Irony is a very effective device in literature and exists in two forms. Verbal irony is a method in which "statements often convey a meaning exactly opposite from their literal meanings."  In situational irony, which is what gives "The Necklace" by Guy de Maupassant its stunning twist in the final lines, "actions often have an effect exactly opposite from what is intended."

Madame Mathilde Loisel is a woman who feels misplaced in her life.  She settled for a marriage with her husband Monsieur Loisel solely because she was not able to marry "higher." She resents the simple home they share and its sparse, plain furnishings, and while her husband dines heartily, she dreams of the riches and finery of the life she feels she should have had.  So resentful is she of her present situation that she even spurns a friendship because the woman is wealthier than she, and the envy this creates for her causes her intense suffering.

□ □ □ □ □ □ □

-- Task description --
Extract the stretch of the essay on irony in "The Necklace" above that runs from "Madame Mathilde Loisel" through "her intense suffering.", keeping every word unchanged.

-- Data extract --
□ □ □ □ □ □ □

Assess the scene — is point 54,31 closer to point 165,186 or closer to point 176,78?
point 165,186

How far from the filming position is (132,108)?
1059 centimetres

□ □ □ □ □ □ □

-- Answer for the task --
Madame Mathilde Loisel is a woman who feels misplaced in her life.  She settled for a marriage with her husband Monsieur Loisel solely because she was not able to marry "higher." She resents the simple home they share and its sparse, plain furnishings, and while her husband dines heartily, she dreams of the riches and finery of the life she feels she should have had.  So resentful is she of her present situation that she even spurns a friendship because the woman is wealthier than she, and the envy this creates for her causes her intense suffering.